Patients are being dispersed so the complex can be renovated over the next six months.
By STEPHEN NOHLGREN
Published December 18, 2003
PINELLAS PARK - Terri Schiavo and several dozen other clients of the Hospice of the Florida Suncoast are moving to new care facilities for six months while the hospice's aging residential complex undergoes a major overhaul.
Hospice House of Woodside, where Schiavo has been living for three years during a court battle over whether to remove her feeding tube, needs extensive roof and air-conditioning repairs.
New paint, carpet and other amenities will "enhance patient and family spaces," hospice spokesman Mike Bell said Wednesday.
The adjoining villas also will be renovated.
Schiavo and other residents are being dispersed this week to a nursing unit at Palms of Pasadena Hospital, Park Place assisted living home in Clearwater and Cypress Palms assisted living home in Largo, Bell said.
Hospice staff and volunteers will treat them there.
Schiavo's parents, Robert and Mary Schindler, were told their daughter would live in Park Place, said Pat Anderson, the Schindler's attorney. Schiavo is the center of a long-running legal battle between her husband and parents.
She moved to hospice in 2000, after a judge ruled that the feeding tube that keeps the brain-damaged woman alive could be removed.
Hospice serves about 1,700 clients at one time, mostly people dying in their own homes. But people without capable caregivers can live in the residential buildings. The buildings, which hospice bought 10 years ago, were formerly a Christian Science nursing center. They are more than 25 years old.
Transfers of patients began Tuesday and will continue for a few days, Bell said. Next week, furniture will be removed.

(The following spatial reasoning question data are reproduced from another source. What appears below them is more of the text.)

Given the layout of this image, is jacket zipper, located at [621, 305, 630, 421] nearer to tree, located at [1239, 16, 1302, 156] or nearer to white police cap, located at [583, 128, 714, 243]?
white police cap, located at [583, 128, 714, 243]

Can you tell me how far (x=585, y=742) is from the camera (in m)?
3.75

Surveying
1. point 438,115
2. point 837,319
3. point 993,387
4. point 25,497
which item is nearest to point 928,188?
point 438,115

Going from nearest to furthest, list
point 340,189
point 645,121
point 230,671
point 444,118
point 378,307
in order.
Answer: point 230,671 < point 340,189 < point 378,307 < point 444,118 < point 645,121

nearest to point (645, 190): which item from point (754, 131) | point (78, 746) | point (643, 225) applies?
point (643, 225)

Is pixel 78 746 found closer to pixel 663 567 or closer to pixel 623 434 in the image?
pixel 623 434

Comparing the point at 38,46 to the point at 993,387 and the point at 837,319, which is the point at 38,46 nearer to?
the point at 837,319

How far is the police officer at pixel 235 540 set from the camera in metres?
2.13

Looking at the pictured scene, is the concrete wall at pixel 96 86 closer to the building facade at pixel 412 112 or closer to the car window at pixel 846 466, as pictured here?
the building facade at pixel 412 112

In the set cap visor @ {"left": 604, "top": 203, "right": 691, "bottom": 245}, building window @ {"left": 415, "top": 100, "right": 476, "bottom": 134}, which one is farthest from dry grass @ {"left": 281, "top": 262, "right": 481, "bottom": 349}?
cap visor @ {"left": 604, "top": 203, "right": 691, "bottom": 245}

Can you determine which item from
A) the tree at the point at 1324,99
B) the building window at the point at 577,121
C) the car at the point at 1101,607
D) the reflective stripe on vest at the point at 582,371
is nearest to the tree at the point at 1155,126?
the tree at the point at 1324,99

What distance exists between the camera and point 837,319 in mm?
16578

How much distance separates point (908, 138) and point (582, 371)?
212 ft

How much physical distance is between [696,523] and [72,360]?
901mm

Renovations will begin after the first of the year.
The buildings can hold up to 68 residents and were nearly full when the transfers began, Bell said.
New residential clients also will be admitted to the temporary homes.
The repairs, expected to cost more than $1-million, are expected to be finished in July. Hospice considered repairing one section at a time, so clients could stay in the homes, Bell said. But that would have dragged renovations out another six months and filled the home with dust and noise.